Tuesday, January 15, 2013

On Weddings

It seems that I have either recently officiated or will soon officiate several weddings, so I've been thinking a lot about what it means to get married, especially in the church. Here are a few thoughts I have compiled.

  • If you are a religious person, get married in a church, temple, synagogue, etc. I understand that it is cute and fun to get married on a beach, in a park, or in a baseball stadium, but the ceremony of marriage is a religious ceremony. If the ceremony occurs in a sanctuary of some sort, you will be surrounded by religious symbolism that will set the ceremony, and the ensuing marriage, in the proper context. I know I write this at the risk of sounding like an old fogey traditionalist, but believe it or not, there is oftentimes a good reason that a certain tradition forms.
  • Since the wedding ceremony and marriage are religious acts, don't get married if you aren't religious. Somehow, what was once considered religious and sacred has bled over into the secular and state world, as the media propounds marriage as a simple fact of life that is needed if you don't want to be lonely and since the government has decided to get into the marriage business. These are only recent inventions to commandeer the religious for other reasons (see next bullet point) and, if you aren't religious, there are certainly more convenient and cheaper ways to show your commitment to your partner.
  • Weddings are big business. According to Wikipedia (a reliable source, I know), the wedding industry reaps $40 billion a year. Your wedding is not that special to your florist, caterer, photographer, etc. They do not care if you will have enough money to eat dinner your first week of marriage. You are a big source of revenue to them and they will try to upsell you on everything possible (I'm speaking in generalities here). And this is only a recent phenomenon. For example, the idea of the engagement ring has only been around about 100 years or so (Thanks, Cecil Rhodes). What is supposed to be a meaningful celebration of God's gift of marriage has been grossly bastardized into brides obsessing over the most extravagant bridesmaid dresses, grooms tearing up friendships over who will be the best man, and stressing over what party favor to give guests. This is not what God had in mind.
  • Marriage is not for everyone. Movies, novels, and the sentiment at the country club may indicate that your life is nothing without marriage. If you don't get married, then you must be useless and undesirable. But both Jesus and Paul were very cautious about marriage (cf. Luke 20:34-38 and 1 Cor. 7:38... not exactly passages you will hear proclaimed at the next Royal Wedding). The Bible does not see marriage as some fairy tale come true, but as a serious union with serious ramifications.

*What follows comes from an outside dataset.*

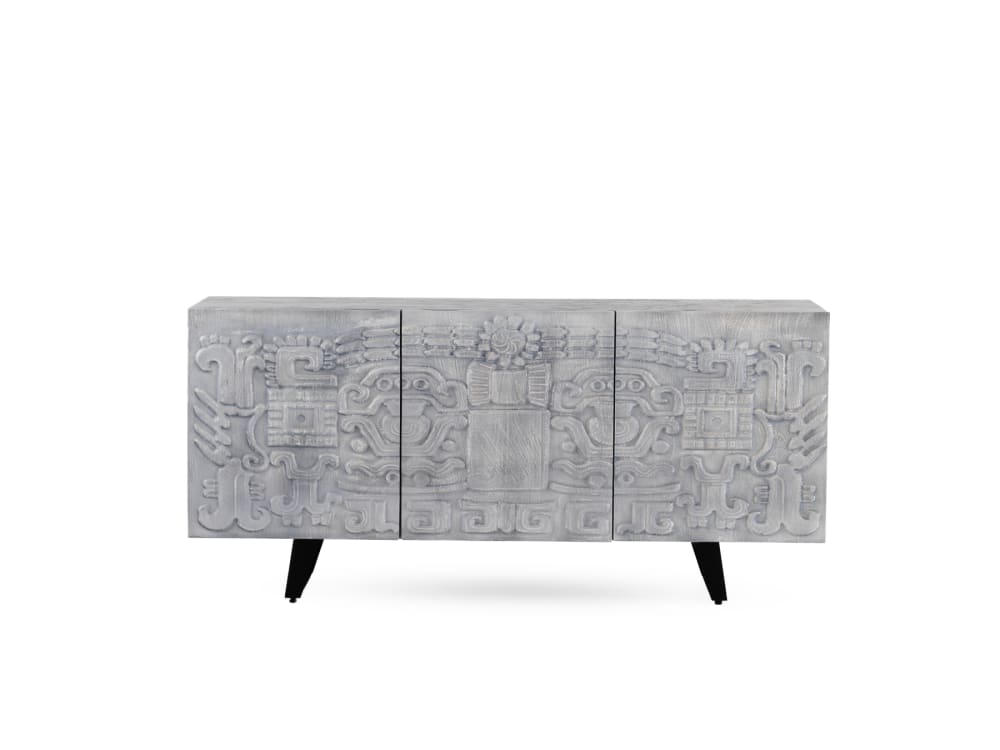 GEESE HOME Sideboard mit 3 Türen in Grau aus massivem Mangoholz Grau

  • Marriage is a serious deal in the church because, well for one, Jesus definitely wasn't a fan of divorce (Matthew 5:31-32, Matthew 19:7-9, and parallels). This is not because Jesus was looking for a way to punish us. Instead, he was concerned to create a community in which God's people would not see the brokenness of divorce unfold. Your marriage is not a vacuum and it greatly affects parents, friends, and children, whether we want to admit it or not. We pastors, as leaders of faith communities, do our best to make sure that divorce does not result from a marriage. We usually try to spend several hours in counseling with couples on the front end to make sure that couples know the seriousness of marriage. This, in my opinion, constitutes a good reason (and one that I think is more important that getting married in a church building) to be married by a serious clergyperson who has your spiritual interests in mind.

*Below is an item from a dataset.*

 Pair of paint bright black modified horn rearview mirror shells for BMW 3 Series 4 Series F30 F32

  • How much should you pay your pastor? This question always comes up when I officiate a wedding. Our pay is somewhat arbitrary for officiating a ceremony and, sometimes, we pastors are too sweet and sugary to be firm in saying how much our time is worth. The standard for our church is $200. If that seems high, consider how much you pay for the dress, caterer, florist, honeymoon, etc. You can have your wedding without them. You cannot have your wedding without a pastor. And your pastor's time away from her or his family is worth something. Also, don't underestimate the amount of time your pastor spends in preparing for premarital counseling, the ceremony, and the homily. And also, unlike these vendors, your pastor has an enormous workday ahead of him tomorrow.
  • If any of this sounds bitter, then I apologize for the tone. Every couple I have married has done come to the altar with the intent to grow in their faith together and has understood my fairly strict interpretation of the ceremony and marriage. But I do cringe every time I see an ad on TV for a jewelry store, a "wedding episode" of a TV show, or a thick bridal magazine on the grocery store rack without a single word of God. God deserves better than this and, frankly, you do too.